Living in a closet, tape a window to the wall

Posted on : 2012-09-11 14:17 KST Modified on : 2019-10-19 20:29 KST
Struggling young Koreans living in small rented rooms can only dream of owning a home

By Kim Ji-hoon, staff reporter

Park Gi-deok is only 179cm (5’10) tall, but his feet stick out when he lies on his bed in his tiny room. Park lives in a goshiwon, a small room rented by people in Korean who can’t afford any other accommodations.

Before 2007, Park had lived with his parents in a 105m2 apartment in Jechon, Chungcheong province. But Park now feels like he lives in jail, in a windowless room only 2.5㎡ wide. To avoid feeling cramped inside his small room, he pasted a picture of a window and the sky on the wall. Park’s 6th year in this miserable goshiwon continues.

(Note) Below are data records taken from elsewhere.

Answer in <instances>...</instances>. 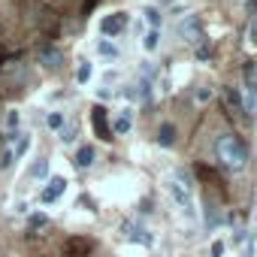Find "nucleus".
I'll list each match as a JSON object with an SVG mask.
<instances>
[{
    "instance_id": "nucleus-7",
    "label": "nucleus",
    "mask_w": 257,
    "mask_h": 257,
    "mask_svg": "<svg viewBox=\"0 0 257 257\" xmlns=\"http://www.w3.org/2000/svg\"><path fill=\"white\" fill-rule=\"evenodd\" d=\"M158 143H161L164 149H173V146L179 143V127H176L173 121H164V124L158 127Z\"/></svg>"
},
{
    "instance_id": "nucleus-23",
    "label": "nucleus",
    "mask_w": 257,
    "mask_h": 257,
    "mask_svg": "<svg viewBox=\"0 0 257 257\" xmlns=\"http://www.w3.org/2000/svg\"><path fill=\"white\" fill-rule=\"evenodd\" d=\"M16 127H19V112L10 109V112H7V131H10V137L16 134Z\"/></svg>"
},
{
    "instance_id": "nucleus-15",
    "label": "nucleus",
    "mask_w": 257,
    "mask_h": 257,
    "mask_svg": "<svg viewBox=\"0 0 257 257\" xmlns=\"http://www.w3.org/2000/svg\"><path fill=\"white\" fill-rule=\"evenodd\" d=\"M158 46H161V34H158V31H149V34L143 37V49H146V52H155Z\"/></svg>"
},
{
    "instance_id": "nucleus-17",
    "label": "nucleus",
    "mask_w": 257,
    "mask_h": 257,
    "mask_svg": "<svg viewBox=\"0 0 257 257\" xmlns=\"http://www.w3.org/2000/svg\"><path fill=\"white\" fill-rule=\"evenodd\" d=\"M251 10H254V16H251V28H248V43L257 46V0H251Z\"/></svg>"
},
{
    "instance_id": "nucleus-21",
    "label": "nucleus",
    "mask_w": 257,
    "mask_h": 257,
    "mask_svg": "<svg viewBox=\"0 0 257 257\" xmlns=\"http://www.w3.org/2000/svg\"><path fill=\"white\" fill-rule=\"evenodd\" d=\"M97 52H100L103 58H115V55H118V49H115L109 40H97Z\"/></svg>"
},
{
    "instance_id": "nucleus-6",
    "label": "nucleus",
    "mask_w": 257,
    "mask_h": 257,
    "mask_svg": "<svg viewBox=\"0 0 257 257\" xmlns=\"http://www.w3.org/2000/svg\"><path fill=\"white\" fill-rule=\"evenodd\" d=\"M179 34L185 43H200V19L197 16H185L179 25Z\"/></svg>"
},
{
    "instance_id": "nucleus-16",
    "label": "nucleus",
    "mask_w": 257,
    "mask_h": 257,
    "mask_svg": "<svg viewBox=\"0 0 257 257\" xmlns=\"http://www.w3.org/2000/svg\"><path fill=\"white\" fill-rule=\"evenodd\" d=\"M46 127L49 131H61L64 127V112H49L46 115Z\"/></svg>"
},
{
    "instance_id": "nucleus-1",
    "label": "nucleus",
    "mask_w": 257,
    "mask_h": 257,
    "mask_svg": "<svg viewBox=\"0 0 257 257\" xmlns=\"http://www.w3.org/2000/svg\"><path fill=\"white\" fill-rule=\"evenodd\" d=\"M215 158H218V164L221 167H227V170H245V164H248V146L236 137V134H230V131H224V134H218L215 137Z\"/></svg>"
},
{
    "instance_id": "nucleus-24",
    "label": "nucleus",
    "mask_w": 257,
    "mask_h": 257,
    "mask_svg": "<svg viewBox=\"0 0 257 257\" xmlns=\"http://www.w3.org/2000/svg\"><path fill=\"white\" fill-rule=\"evenodd\" d=\"M224 251H227L224 239H215V242H212V248H209V254H212V257H224Z\"/></svg>"
},
{
    "instance_id": "nucleus-19",
    "label": "nucleus",
    "mask_w": 257,
    "mask_h": 257,
    "mask_svg": "<svg viewBox=\"0 0 257 257\" xmlns=\"http://www.w3.org/2000/svg\"><path fill=\"white\" fill-rule=\"evenodd\" d=\"M46 224H49V218H46L43 212H34V215H28V227H31V230H43Z\"/></svg>"
},
{
    "instance_id": "nucleus-3",
    "label": "nucleus",
    "mask_w": 257,
    "mask_h": 257,
    "mask_svg": "<svg viewBox=\"0 0 257 257\" xmlns=\"http://www.w3.org/2000/svg\"><path fill=\"white\" fill-rule=\"evenodd\" d=\"M64 191H67V179L64 176H52V179H46V185L40 191V203L43 206H52V203H58L64 197Z\"/></svg>"
},
{
    "instance_id": "nucleus-22",
    "label": "nucleus",
    "mask_w": 257,
    "mask_h": 257,
    "mask_svg": "<svg viewBox=\"0 0 257 257\" xmlns=\"http://www.w3.org/2000/svg\"><path fill=\"white\" fill-rule=\"evenodd\" d=\"M212 97H215L212 88H197V91H194V100H197V103H209Z\"/></svg>"
},
{
    "instance_id": "nucleus-20",
    "label": "nucleus",
    "mask_w": 257,
    "mask_h": 257,
    "mask_svg": "<svg viewBox=\"0 0 257 257\" xmlns=\"http://www.w3.org/2000/svg\"><path fill=\"white\" fill-rule=\"evenodd\" d=\"M146 22L152 25V31H158V28H161V10H158V7H149V10H146Z\"/></svg>"
},
{
    "instance_id": "nucleus-2",
    "label": "nucleus",
    "mask_w": 257,
    "mask_h": 257,
    "mask_svg": "<svg viewBox=\"0 0 257 257\" xmlns=\"http://www.w3.org/2000/svg\"><path fill=\"white\" fill-rule=\"evenodd\" d=\"M167 194L173 197V203H176L185 215H194V197H191V185H188V182H182L179 176L167 179Z\"/></svg>"
},
{
    "instance_id": "nucleus-12",
    "label": "nucleus",
    "mask_w": 257,
    "mask_h": 257,
    "mask_svg": "<svg viewBox=\"0 0 257 257\" xmlns=\"http://www.w3.org/2000/svg\"><path fill=\"white\" fill-rule=\"evenodd\" d=\"M94 131H97L103 140H112V131L106 127V109H103V106L94 109Z\"/></svg>"
},
{
    "instance_id": "nucleus-5",
    "label": "nucleus",
    "mask_w": 257,
    "mask_h": 257,
    "mask_svg": "<svg viewBox=\"0 0 257 257\" xmlns=\"http://www.w3.org/2000/svg\"><path fill=\"white\" fill-rule=\"evenodd\" d=\"M124 28H127V13H112V16H106L100 22L103 37H118V34H124Z\"/></svg>"
},
{
    "instance_id": "nucleus-28",
    "label": "nucleus",
    "mask_w": 257,
    "mask_h": 257,
    "mask_svg": "<svg viewBox=\"0 0 257 257\" xmlns=\"http://www.w3.org/2000/svg\"><path fill=\"white\" fill-rule=\"evenodd\" d=\"M254 248H257V233H254Z\"/></svg>"
},
{
    "instance_id": "nucleus-11",
    "label": "nucleus",
    "mask_w": 257,
    "mask_h": 257,
    "mask_svg": "<svg viewBox=\"0 0 257 257\" xmlns=\"http://www.w3.org/2000/svg\"><path fill=\"white\" fill-rule=\"evenodd\" d=\"M10 140L16 143V146L10 149V152H13V158H25V155H28V149H31V134H13Z\"/></svg>"
},
{
    "instance_id": "nucleus-27",
    "label": "nucleus",
    "mask_w": 257,
    "mask_h": 257,
    "mask_svg": "<svg viewBox=\"0 0 257 257\" xmlns=\"http://www.w3.org/2000/svg\"><path fill=\"white\" fill-rule=\"evenodd\" d=\"M13 161H16V158H13V152L7 149V152H4V158H0V170H7V167H10Z\"/></svg>"
},
{
    "instance_id": "nucleus-9",
    "label": "nucleus",
    "mask_w": 257,
    "mask_h": 257,
    "mask_svg": "<svg viewBox=\"0 0 257 257\" xmlns=\"http://www.w3.org/2000/svg\"><path fill=\"white\" fill-rule=\"evenodd\" d=\"M94 161H97V149L94 146H79L76 149V158H73V167L76 170H88Z\"/></svg>"
},
{
    "instance_id": "nucleus-25",
    "label": "nucleus",
    "mask_w": 257,
    "mask_h": 257,
    "mask_svg": "<svg viewBox=\"0 0 257 257\" xmlns=\"http://www.w3.org/2000/svg\"><path fill=\"white\" fill-rule=\"evenodd\" d=\"M73 140H76V127H61V143H67V146H70Z\"/></svg>"
},
{
    "instance_id": "nucleus-4",
    "label": "nucleus",
    "mask_w": 257,
    "mask_h": 257,
    "mask_svg": "<svg viewBox=\"0 0 257 257\" xmlns=\"http://www.w3.org/2000/svg\"><path fill=\"white\" fill-rule=\"evenodd\" d=\"M121 233L127 236V242H137V245H143V248H152V245H155V233H152V230H146V227L124 224V227H121Z\"/></svg>"
},
{
    "instance_id": "nucleus-13",
    "label": "nucleus",
    "mask_w": 257,
    "mask_h": 257,
    "mask_svg": "<svg viewBox=\"0 0 257 257\" xmlns=\"http://www.w3.org/2000/svg\"><path fill=\"white\" fill-rule=\"evenodd\" d=\"M221 94H224V100L230 103V109H233V112H245V106H242V97H239V91H236L233 85H224V88H221Z\"/></svg>"
},
{
    "instance_id": "nucleus-26",
    "label": "nucleus",
    "mask_w": 257,
    "mask_h": 257,
    "mask_svg": "<svg viewBox=\"0 0 257 257\" xmlns=\"http://www.w3.org/2000/svg\"><path fill=\"white\" fill-rule=\"evenodd\" d=\"M140 97H143V100H149V97H152V82H146V79L140 82Z\"/></svg>"
},
{
    "instance_id": "nucleus-10",
    "label": "nucleus",
    "mask_w": 257,
    "mask_h": 257,
    "mask_svg": "<svg viewBox=\"0 0 257 257\" xmlns=\"http://www.w3.org/2000/svg\"><path fill=\"white\" fill-rule=\"evenodd\" d=\"M40 64H43V67H49V70H58V67L64 64V55H61V49H55V46H46V49H40Z\"/></svg>"
},
{
    "instance_id": "nucleus-18",
    "label": "nucleus",
    "mask_w": 257,
    "mask_h": 257,
    "mask_svg": "<svg viewBox=\"0 0 257 257\" xmlns=\"http://www.w3.org/2000/svg\"><path fill=\"white\" fill-rule=\"evenodd\" d=\"M88 79H91V64H88V61H79V70H76V82H79V85H88Z\"/></svg>"
},
{
    "instance_id": "nucleus-8",
    "label": "nucleus",
    "mask_w": 257,
    "mask_h": 257,
    "mask_svg": "<svg viewBox=\"0 0 257 257\" xmlns=\"http://www.w3.org/2000/svg\"><path fill=\"white\" fill-rule=\"evenodd\" d=\"M131 127H134V112L131 109H121L112 121V134L115 137H124V134H131Z\"/></svg>"
},
{
    "instance_id": "nucleus-14",
    "label": "nucleus",
    "mask_w": 257,
    "mask_h": 257,
    "mask_svg": "<svg viewBox=\"0 0 257 257\" xmlns=\"http://www.w3.org/2000/svg\"><path fill=\"white\" fill-rule=\"evenodd\" d=\"M28 179H49V161L46 158L34 161V167L28 170Z\"/></svg>"
}]
</instances>
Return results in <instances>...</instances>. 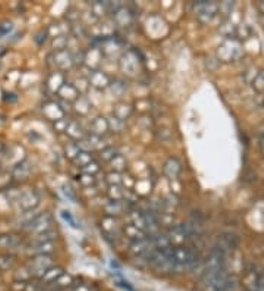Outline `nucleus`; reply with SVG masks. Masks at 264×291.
I'll return each instance as SVG.
<instances>
[{"instance_id":"obj_1","label":"nucleus","mask_w":264,"mask_h":291,"mask_svg":"<svg viewBox=\"0 0 264 291\" xmlns=\"http://www.w3.org/2000/svg\"><path fill=\"white\" fill-rule=\"evenodd\" d=\"M200 284L204 291H230L234 288V279L226 269L206 270Z\"/></svg>"},{"instance_id":"obj_2","label":"nucleus","mask_w":264,"mask_h":291,"mask_svg":"<svg viewBox=\"0 0 264 291\" xmlns=\"http://www.w3.org/2000/svg\"><path fill=\"white\" fill-rule=\"evenodd\" d=\"M174 259L176 262L175 272L178 270H194L202 265V259L197 250L188 246L174 247Z\"/></svg>"},{"instance_id":"obj_3","label":"nucleus","mask_w":264,"mask_h":291,"mask_svg":"<svg viewBox=\"0 0 264 291\" xmlns=\"http://www.w3.org/2000/svg\"><path fill=\"white\" fill-rule=\"evenodd\" d=\"M242 55H244V47L240 39L236 37L226 39L218 49V58L222 62H234L240 59Z\"/></svg>"},{"instance_id":"obj_4","label":"nucleus","mask_w":264,"mask_h":291,"mask_svg":"<svg viewBox=\"0 0 264 291\" xmlns=\"http://www.w3.org/2000/svg\"><path fill=\"white\" fill-rule=\"evenodd\" d=\"M26 232L30 234H34V235H40L44 234L50 229H53V216L48 213V212H44V213H38L30 224L24 228Z\"/></svg>"},{"instance_id":"obj_5","label":"nucleus","mask_w":264,"mask_h":291,"mask_svg":"<svg viewBox=\"0 0 264 291\" xmlns=\"http://www.w3.org/2000/svg\"><path fill=\"white\" fill-rule=\"evenodd\" d=\"M194 12L201 23L208 24L218 17L219 6H218V3H213V2H197L194 5Z\"/></svg>"},{"instance_id":"obj_6","label":"nucleus","mask_w":264,"mask_h":291,"mask_svg":"<svg viewBox=\"0 0 264 291\" xmlns=\"http://www.w3.org/2000/svg\"><path fill=\"white\" fill-rule=\"evenodd\" d=\"M50 268H53L52 256H34L26 265V269L30 270L31 276L37 279H40Z\"/></svg>"},{"instance_id":"obj_7","label":"nucleus","mask_w":264,"mask_h":291,"mask_svg":"<svg viewBox=\"0 0 264 291\" xmlns=\"http://www.w3.org/2000/svg\"><path fill=\"white\" fill-rule=\"evenodd\" d=\"M16 206L22 212H28V210H34L38 204H40V194L36 190H26V191H21L20 197L16 199Z\"/></svg>"},{"instance_id":"obj_8","label":"nucleus","mask_w":264,"mask_h":291,"mask_svg":"<svg viewBox=\"0 0 264 291\" xmlns=\"http://www.w3.org/2000/svg\"><path fill=\"white\" fill-rule=\"evenodd\" d=\"M154 248L156 247H154L153 241H152V237H147L144 240L132 241L130 251H131L136 259H144L146 256H148L153 251Z\"/></svg>"},{"instance_id":"obj_9","label":"nucleus","mask_w":264,"mask_h":291,"mask_svg":"<svg viewBox=\"0 0 264 291\" xmlns=\"http://www.w3.org/2000/svg\"><path fill=\"white\" fill-rule=\"evenodd\" d=\"M24 246V241L20 235L16 234H3L0 235V248L9 250V251H16Z\"/></svg>"},{"instance_id":"obj_10","label":"nucleus","mask_w":264,"mask_h":291,"mask_svg":"<svg viewBox=\"0 0 264 291\" xmlns=\"http://www.w3.org/2000/svg\"><path fill=\"white\" fill-rule=\"evenodd\" d=\"M106 213L108 216H114V215H120L126 210H132V203L126 202V200H110L106 204Z\"/></svg>"},{"instance_id":"obj_11","label":"nucleus","mask_w":264,"mask_h":291,"mask_svg":"<svg viewBox=\"0 0 264 291\" xmlns=\"http://www.w3.org/2000/svg\"><path fill=\"white\" fill-rule=\"evenodd\" d=\"M54 251V244L53 243H36L26 247V253L32 256H50Z\"/></svg>"},{"instance_id":"obj_12","label":"nucleus","mask_w":264,"mask_h":291,"mask_svg":"<svg viewBox=\"0 0 264 291\" xmlns=\"http://www.w3.org/2000/svg\"><path fill=\"white\" fill-rule=\"evenodd\" d=\"M182 171V165L180 162L176 159V157H169L166 162H164V166H163V172L164 175L169 179H176L178 175L180 174Z\"/></svg>"},{"instance_id":"obj_13","label":"nucleus","mask_w":264,"mask_h":291,"mask_svg":"<svg viewBox=\"0 0 264 291\" xmlns=\"http://www.w3.org/2000/svg\"><path fill=\"white\" fill-rule=\"evenodd\" d=\"M54 65L60 69H66V68H70L75 62H74V58H72V53L65 49V50H59L56 52L54 55Z\"/></svg>"},{"instance_id":"obj_14","label":"nucleus","mask_w":264,"mask_h":291,"mask_svg":"<svg viewBox=\"0 0 264 291\" xmlns=\"http://www.w3.org/2000/svg\"><path fill=\"white\" fill-rule=\"evenodd\" d=\"M43 112L44 115H46L50 121H53V122H56V121H59V119H62V118L65 116L64 109H62L60 105L56 103V102H48V103L43 108Z\"/></svg>"},{"instance_id":"obj_15","label":"nucleus","mask_w":264,"mask_h":291,"mask_svg":"<svg viewBox=\"0 0 264 291\" xmlns=\"http://www.w3.org/2000/svg\"><path fill=\"white\" fill-rule=\"evenodd\" d=\"M32 172V166L28 160H21L18 162L14 169H12V175L15 179H26Z\"/></svg>"},{"instance_id":"obj_16","label":"nucleus","mask_w":264,"mask_h":291,"mask_svg":"<svg viewBox=\"0 0 264 291\" xmlns=\"http://www.w3.org/2000/svg\"><path fill=\"white\" fill-rule=\"evenodd\" d=\"M90 84L97 87V89H106L110 84V78L102 71H94V72H91Z\"/></svg>"},{"instance_id":"obj_17","label":"nucleus","mask_w":264,"mask_h":291,"mask_svg":"<svg viewBox=\"0 0 264 291\" xmlns=\"http://www.w3.org/2000/svg\"><path fill=\"white\" fill-rule=\"evenodd\" d=\"M90 130H91V134L97 135V137H103V135L109 131L108 119H104V118H96V119L91 122Z\"/></svg>"},{"instance_id":"obj_18","label":"nucleus","mask_w":264,"mask_h":291,"mask_svg":"<svg viewBox=\"0 0 264 291\" xmlns=\"http://www.w3.org/2000/svg\"><path fill=\"white\" fill-rule=\"evenodd\" d=\"M65 273V270L62 268H59V266H53V268H50L46 273H44L43 276L40 278V284L46 287V285H50V284H53L60 275H64Z\"/></svg>"},{"instance_id":"obj_19","label":"nucleus","mask_w":264,"mask_h":291,"mask_svg":"<svg viewBox=\"0 0 264 291\" xmlns=\"http://www.w3.org/2000/svg\"><path fill=\"white\" fill-rule=\"evenodd\" d=\"M59 94L62 96V99H64V102H72V100H78L80 99V91L78 89L75 87V86H72V84H64V87L59 90Z\"/></svg>"},{"instance_id":"obj_20","label":"nucleus","mask_w":264,"mask_h":291,"mask_svg":"<svg viewBox=\"0 0 264 291\" xmlns=\"http://www.w3.org/2000/svg\"><path fill=\"white\" fill-rule=\"evenodd\" d=\"M66 134L69 135L70 138H74V140H82L84 137H86V131H84V128L80 125V122H76V121H70L69 124H68V128H66Z\"/></svg>"},{"instance_id":"obj_21","label":"nucleus","mask_w":264,"mask_h":291,"mask_svg":"<svg viewBox=\"0 0 264 291\" xmlns=\"http://www.w3.org/2000/svg\"><path fill=\"white\" fill-rule=\"evenodd\" d=\"M130 216H131V222L134 226H136L138 229L147 232V222H146V215L142 210H135L132 209L130 212Z\"/></svg>"},{"instance_id":"obj_22","label":"nucleus","mask_w":264,"mask_h":291,"mask_svg":"<svg viewBox=\"0 0 264 291\" xmlns=\"http://www.w3.org/2000/svg\"><path fill=\"white\" fill-rule=\"evenodd\" d=\"M64 84H65V77H64L62 72L56 71V72H53L50 75V78H48V87L50 89L59 91V90L64 87Z\"/></svg>"},{"instance_id":"obj_23","label":"nucleus","mask_w":264,"mask_h":291,"mask_svg":"<svg viewBox=\"0 0 264 291\" xmlns=\"http://www.w3.org/2000/svg\"><path fill=\"white\" fill-rule=\"evenodd\" d=\"M102 228H103L104 234H106L108 237H110V235L116 234V231H118V221H116L113 216H106V218L102 221Z\"/></svg>"},{"instance_id":"obj_24","label":"nucleus","mask_w":264,"mask_h":291,"mask_svg":"<svg viewBox=\"0 0 264 291\" xmlns=\"http://www.w3.org/2000/svg\"><path fill=\"white\" fill-rule=\"evenodd\" d=\"M125 234H126V237H130V238L134 240V241H138V240H144V238H147V232H144V231L138 229L136 226H134L132 224L125 226Z\"/></svg>"},{"instance_id":"obj_25","label":"nucleus","mask_w":264,"mask_h":291,"mask_svg":"<svg viewBox=\"0 0 264 291\" xmlns=\"http://www.w3.org/2000/svg\"><path fill=\"white\" fill-rule=\"evenodd\" d=\"M152 241H153L154 247H156L157 250H164V248L172 246L166 234H153Z\"/></svg>"},{"instance_id":"obj_26","label":"nucleus","mask_w":264,"mask_h":291,"mask_svg":"<svg viewBox=\"0 0 264 291\" xmlns=\"http://www.w3.org/2000/svg\"><path fill=\"white\" fill-rule=\"evenodd\" d=\"M91 162H94V156L90 152H82V150L78 153V156L74 159V163L81 166V168L88 165V163H91Z\"/></svg>"},{"instance_id":"obj_27","label":"nucleus","mask_w":264,"mask_h":291,"mask_svg":"<svg viewBox=\"0 0 264 291\" xmlns=\"http://www.w3.org/2000/svg\"><path fill=\"white\" fill-rule=\"evenodd\" d=\"M15 265V257L12 254H0V270H9Z\"/></svg>"},{"instance_id":"obj_28","label":"nucleus","mask_w":264,"mask_h":291,"mask_svg":"<svg viewBox=\"0 0 264 291\" xmlns=\"http://www.w3.org/2000/svg\"><path fill=\"white\" fill-rule=\"evenodd\" d=\"M56 237H58V234H56L53 229H50V231H47V232H44V234L36 235L34 241H36V243H53V241L56 240Z\"/></svg>"},{"instance_id":"obj_29","label":"nucleus","mask_w":264,"mask_h":291,"mask_svg":"<svg viewBox=\"0 0 264 291\" xmlns=\"http://www.w3.org/2000/svg\"><path fill=\"white\" fill-rule=\"evenodd\" d=\"M135 187H136V196H138V194L146 196V194H148V193L152 191V182H150V181L141 179V181H138V182L135 184Z\"/></svg>"},{"instance_id":"obj_30","label":"nucleus","mask_w":264,"mask_h":291,"mask_svg":"<svg viewBox=\"0 0 264 291\" xmlns=\"http://www.w3.org/2000/svg\"><path fill=\"white\" fill-rule=\"evenodd\" d=\"M110 165H112V168L114 169V172H120V171H124V169L126 168V160H125V157L124 156L118 155L114 159L110 160Z\"/></svg>"},{"instance_id":"obj_31","label":"nucleus","mask_w":264,"mask_h":291,"mask_svg":"<svg viewBox=\"0 0 264 291\" xmlns=\"http://www.w3.org/2000/svg\"><path fill=\"white\" fill-rule=\"evenodd\" d=\"M108 124H109V130H113L116 133H120L124 130V127H125V122L122 119L116 118L114 115L110 119H108Z\"/></svg>"},{"instance_id":"obj_32","label":"nucleus","mask_w":264,"mask_h":291,"mask_svg":"<svg viewBox=\"0 0 264 291\" xmlns=\"http://www.w3.org/2000/svg\"><path fill=\"white\" fill-rule=\"evenodd\" d=\"M109 196L112 200H122L125 196V191L120 185H109Z\"/></svg>"},{"instance_id":"obj_33","label":"nucleus","mask_w":264,"mask_h":291,"mask_svg":"<svg viewBox=\"0 0 264 291\" xmlns=\"http://www.w3.org/2000/svg\"><path fill=\"white\" fill-rule=\"evenodd\" d=\"M38 213H36L34 210H28V212H22L21 216L18 218V224H21L22 228H25L26 225L30 224Z\"/></svg>"},{"instance_id":"obj_34","label":"nucleus","mask_w":264,"mask_h":291,"mask_svg":"<svg viewBox=\"0 0 264 291\" xmlns=\"http://www.w3.org/2000/svg\"><path fill=\"white\" fill-rule=\"evenodd\" d=\"M81 150H80V147L76 146V143H68L65 147V153L66 156L69 157V159H75V157L78 156V153H80Z\"/></svg>"},{"instance_id":"obj_35","label":"nucleus","mask_w":264,"mask_h":291,"mask_svg":"<svg viewBox=\"0 0 264 291\" xmlns=\"http://www.w3.org/2000/svg\"><path fill=\"white\" fill-rule=\"evenodd\" d=\"M81 171H82V174H87V175H96L97 172H100V165L97 162H91L86 166H82Z\"/></svg>"},{"instance_id":"obj_36","label":"nucleus","mask_w":264,"mask_h":291,"mask_svg":"<svg viewBox=\"0 0 264 291\" xmlns=\"http://www.w3.org/2000/svg\"><path fill=\"white\" fill-rule=\"evenodd\" d=\"M119 153H118V150L114 149V147H106V149H103V152H102V159L103 160H106V162H110L112 159H114V157L118 156Z\"/></svg>"},{"instance_id":"obj_37","label":"nucleus","mask_w":264,"mask_h":291,"mask_svg":"<svg viewBox=\"0 0 264 291\" xmlns=\"http://www.w3.org/2000/svg\"><path fill=\"white\" fill-rule=\"evenodd\" d=\"M252 86H254V89L257 90V91L263 93L264 91V71H260V72L257 74V77H256V78H254V81H252Z\"/></svg>"},{"instance_id":"obj_38","label":"nucleus","mask_w":264,"mask_h":291,"mask_svg":"<svg viewBox=\"0 0 264 291\" xmlns=\"http://www.w3.org/2000/svg\"><path fill=\"white\" fill-rule=\"evenodd\" d=\"M218 6H219V12L223 14V15H229L232 12V9H234V3L232 2H223V3H220Z\"/></svg>"},{"instance_id":"obj_39","label":"nucleus","mask_w":264,"mask_h":291,"mask_svg":"<svg viewBox=\"0 0 264 291\" xmlns=\"http://www.w3.org/2000/svg\"><path fill=\"white\" fill-rule=\"evenodd\" d=\"M68 124H69V121H68L66 118H62V119H59V121L54 122V130H56L58 133H66Z\"/></svg>"},{"instance_id":"obj_40","label":"nucleus","mask_w":264,"mask_h":291,"mask_svg":"<svg viewBox=\"0 0 264 291\" xmlns=\"http://www.w3.org/2000/svg\"><path fill=\"white\" fill-rule=\"evenodd\" d=\"M108 179H109L110 185H120L122 182V175L119 172H112L108 175Z\"/></svg>"},{"instance_id":"obj_41","label":"nucleus","mask_w":264,"mask_h":291,"mask_svg":"<svg viewBox=\"0 0 264 291\" xmlns=\"http://www.w3.org/2000/svg\"><path fill=\"white\" fill-rule=\"evenodd\" d=\"M80 182H81L82 185L88 187V185H92V184L96 182V178H94V175H87V174H84V175L80 178Z\"/></svg>"},{"instance_id":"obj_42","label":"nucleus","mask_w":264,"mask_h":291,"mask_svg":"<svg viewBox=\"0 0 264 291\" xmlns=\"http://www.w3.org/2000/svg\"><path fill=\"white\" fill-rule=\"evenodd\" d=\"M72 291H98L96 285H88V284H80Z\"/></svg>"},{"instance_id":"obj_43","label":"nucleus","mask_w":264,"mask_h":291,"mask_svg":"<svg viewBox=\"0 0 264 291\" xmlns=\"http://www.w3.org/2000/svg\"><path fill=\"white\" fill-rule=\"evenodd\" d=\"M62 215H64V218H65L66 221H69V224L72 225L74 228H78V225H76V222H75V219H74V216L70 215V212H62Z\"/></svg>"},{"instance_id":"obj_44","label":"nucleus","mask_w":264,"mask_h":291,"mask_svg":"<svg viewBox=\"0 0 264 291\" xmlns=\"http://www.w3.org/2000/svg\"><path fill=\"white\" fill-rule=\"evenodd\" d=\"M262 150H263L264 153V137H262Z\"/></svg>"}]
</instances>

Park, 28, an insurance salesman, has been recording every penny he has earned and spent since moving to Seoul. Despite his desperate effort to save money, Park always feels devastated on the day he has to pay his rent. “I was able to get a discount on my rent from 500,000 Korean won (around US$442) to 400,000 Korean won (around US$354) after I described my situation to the landlord. When will I be able to get my own house? Probably not for twenty years.”

To young people like Park who can barely pay the rent, the goal of home ownership is out of reach. According to a survey made by ‘Youth Amhaeng-eosa (Undercover inspectors, the vice-mayor’s youth team),’ out of the 232 participants with the age range of 19 to 39, 38.7% answered that it will take them more than 20 years to get their own home while 15.9% of the participants (37 people) answered that owning a home was ‘impossible in my lifetime.’

On Sept. 4th, a debate on ‘shelter and independence’ was held by Youth Amhaeng-eosa, Slug Union along with other civic groups. Some 70 participants shared their struggles with getting a home and suggested policies to make home ownership more attainable.

“If universities set up a student residence, it could be affordable real estate or a union against price-fixing house owners could be set up,” said Sung Seung-hyun, an activist from ‘Housing Right Now Project.’

Seoul honorary vice mayor Kim Young-kyung said, “Seoul will strive hard to aid single and two person households by increasing the number of rental properties and housing associations.”